César Martínez grew up in Laredo, Texas and attended Texas A&M University at Kingsville. While at the Kingsville campus he formed friendships with several Latino artists who like himself, expressed in their paintings and drawings their own South Texas experience.
Together these South Texas artists constituted the early creative developers of the Texas Chicano art movement. These artists included Carmen Lomas Garza, Santa Barraza, Amado Peña, and José Rivera. After graduation, Martinez moved to San Antonio, Texas where he joined San Antonio College art professor and artist Mel
Casas in forming the famed Con Safos art group. Con Safos is widely considered the first Chicano art organization in Texas.
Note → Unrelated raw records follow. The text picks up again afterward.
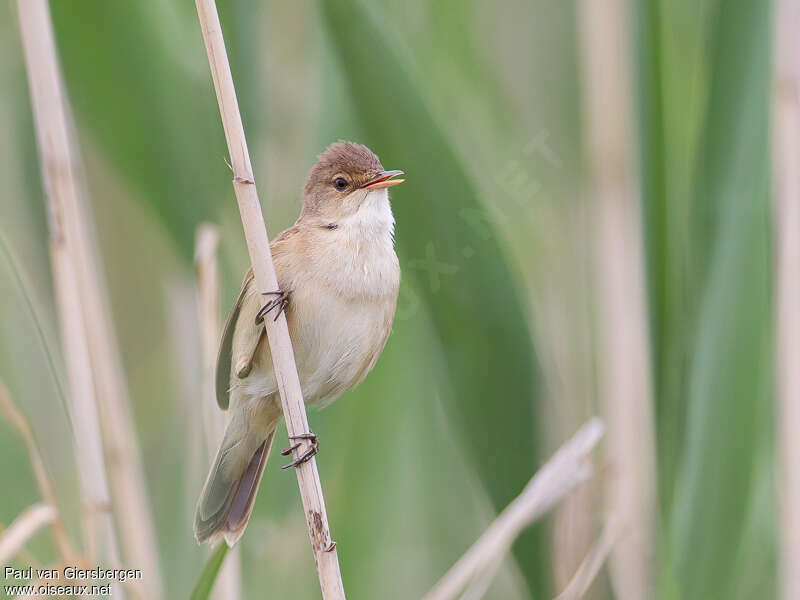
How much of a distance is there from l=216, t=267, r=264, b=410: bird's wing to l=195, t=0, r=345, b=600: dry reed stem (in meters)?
0.34

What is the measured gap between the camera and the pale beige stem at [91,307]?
5.19 ft

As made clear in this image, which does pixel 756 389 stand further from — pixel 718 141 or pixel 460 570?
pixel 460 570

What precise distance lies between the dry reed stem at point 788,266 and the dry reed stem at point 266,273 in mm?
939

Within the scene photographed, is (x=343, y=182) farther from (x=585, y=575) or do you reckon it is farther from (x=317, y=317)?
(x=585, y=575)

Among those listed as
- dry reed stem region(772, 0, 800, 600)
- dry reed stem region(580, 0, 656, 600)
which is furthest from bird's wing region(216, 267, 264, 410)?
dry reed stem region(772, 0, 800, 600)

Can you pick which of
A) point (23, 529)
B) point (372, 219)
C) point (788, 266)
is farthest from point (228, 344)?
point (788, 266)

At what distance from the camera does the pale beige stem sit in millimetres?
1583

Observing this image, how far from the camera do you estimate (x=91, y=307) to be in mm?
1818

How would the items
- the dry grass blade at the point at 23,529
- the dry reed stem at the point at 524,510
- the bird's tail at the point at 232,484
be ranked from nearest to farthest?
the dry grass blade at the point at 23,529, the dry reed stem at the point at 524,510, the bird's tail at the point at 232,484

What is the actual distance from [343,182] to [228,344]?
1.46 feet

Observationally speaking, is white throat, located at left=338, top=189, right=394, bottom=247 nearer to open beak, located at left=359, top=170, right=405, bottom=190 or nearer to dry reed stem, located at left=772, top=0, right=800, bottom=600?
open beak, located at left=359, top=170, right=405, bottom=190

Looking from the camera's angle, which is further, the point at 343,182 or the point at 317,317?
the point at 343,182

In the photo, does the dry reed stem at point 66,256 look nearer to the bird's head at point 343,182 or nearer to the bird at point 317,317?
the bird at point 317,317

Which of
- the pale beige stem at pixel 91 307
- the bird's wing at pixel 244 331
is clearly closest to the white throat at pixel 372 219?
the bird's wing at pixel 244 331
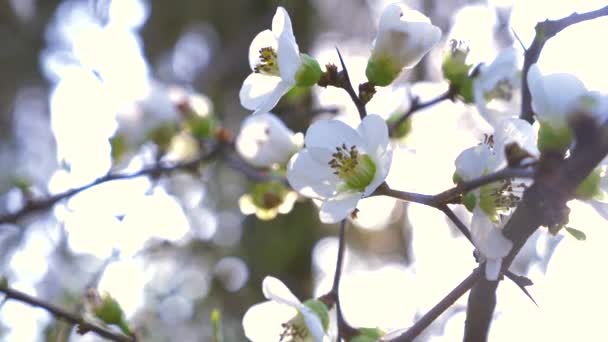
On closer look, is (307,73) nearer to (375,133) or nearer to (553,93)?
(375,133)

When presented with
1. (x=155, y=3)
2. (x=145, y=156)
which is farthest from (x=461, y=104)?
(x=155, y=3)

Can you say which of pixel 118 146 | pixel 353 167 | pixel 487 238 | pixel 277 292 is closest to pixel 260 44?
pixel 353 167

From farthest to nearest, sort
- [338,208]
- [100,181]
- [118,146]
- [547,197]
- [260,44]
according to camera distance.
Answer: [118,146] → [100,181] → [260,44] → [338,208] → [547,197]

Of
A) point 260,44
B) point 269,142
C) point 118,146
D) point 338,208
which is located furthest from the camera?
point 118,146

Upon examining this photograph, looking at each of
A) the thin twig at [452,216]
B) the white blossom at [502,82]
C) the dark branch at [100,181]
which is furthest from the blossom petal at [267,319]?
the dark branch at [100,181]

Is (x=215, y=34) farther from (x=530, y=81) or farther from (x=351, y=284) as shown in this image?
(x=530, y=81)

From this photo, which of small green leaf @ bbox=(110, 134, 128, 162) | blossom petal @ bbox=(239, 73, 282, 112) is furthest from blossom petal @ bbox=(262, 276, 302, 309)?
small green leaf @ bbox=(110, 134, 128, 162)
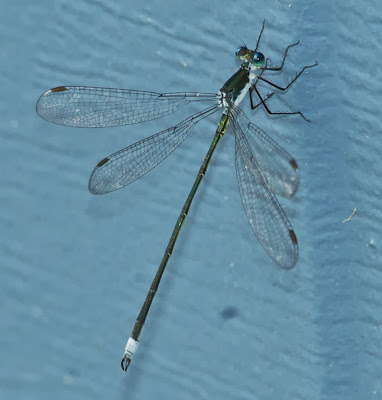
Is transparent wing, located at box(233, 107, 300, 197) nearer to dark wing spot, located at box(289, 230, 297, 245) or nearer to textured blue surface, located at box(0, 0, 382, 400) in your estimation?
textured blue surface, located at box(0, 0, 382, 400)

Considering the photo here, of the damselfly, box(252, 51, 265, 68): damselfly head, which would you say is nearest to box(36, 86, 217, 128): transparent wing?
the damselfly

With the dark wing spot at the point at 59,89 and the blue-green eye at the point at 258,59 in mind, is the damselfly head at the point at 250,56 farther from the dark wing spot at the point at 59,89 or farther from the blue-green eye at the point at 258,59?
the dark wing spot at the point at 59,89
Martínez’ borderland environment greatly influenced his early artistic subjects. As a young teen Martínez crossed the border nearly every weekend to visit family, shop at the Gran Mercado (an open market that dated back to the 19th century), as well as attend bullfights at the Nuevo Laredo Plaza de Toros. In some of his early works, Martínez painted a jaguar, which represented Pre-Columbian Indigenous culture, in confrontation with a bull, which represented the Spanish newcomers to Mexico.
Martínez considers himself a Mestizo, a blend of Indian and European cultures, an identity commonly accepted by Mexicans. In a well known self portrait, his facial features are divided: one half features a jaguar, while the opposite half is that of a bull.
Martínez is probably best known for his “Bato” or “Pachuco” series. In his “El Pantalon Rosa” (1984), Martínez captures the essence of an iconic figure from his barrio in Laredo at a time when “Pachuquismo” was in vogue in many of the borderland barrios. The community had several names for these stylish youth, including “Cholos” and “Chucos.” The later term was a shortening of “Pachuco” and seemed to originate in El Paso.
Looking carefully at the full range of Martínez’ work, we find that not all his subjects fall into this “Bato” category. As he explained to me, the source of many of his visual images of men and women come from dusty old high school yearbooks of the 1940s and 1950s and even the obituary pages of his hometown.
Martínez works with paper, canvas, wood, and metal and while he mostly paints with oils and acrylics, he also paints with watercolor. Several of his wood construction pieces have been included in museum exhibitions in San Antonio. The University of Houston Downtown campus recently included several of his prints and watercolors in an exhibit of Latino art.
Martínez is a prime interpreter of what it means to live in a society strongly influenced by Mexican, American, and border culture. His well known paintings include portraits of faith healer Pedro Jaramillo, bull fighters, and the Virgen de Guadalupe. Art historian George Vargas wrote in his book Contemporary Chicano Art that César Martínez “paints funky portraits of neighborhood inhabitants, not pictures of society’s rich and elite.” Many of Martínez’ well known portraits were included in the Cheech Marin Chicano Visions exhibition which traveled to numerous major cities in the United States. Recently, at the request of The Smithsonian American Art Museum, my wife and I donated one of his “blue Bato with sunglasses” series for their upcoming Latino print exhibition scheduled for Washington DC in 2020.
Martínez’ solo exhibition at the McNay Museum of San Antonio in 1999 was the first ever by a Latino. He has been included in CARA: Chicano Art: Resistance and Affirmation 1965-1985 , organized by the Smithsonian Institute; and Hispanic Art in the United States , The Museum of Fine Arts, Houston. He has also shown at the Mexican Fine Arts Museum, Chicago; Museo de Arte Moderno, Mexico City; and the Contemporary Arts Museum, Houston.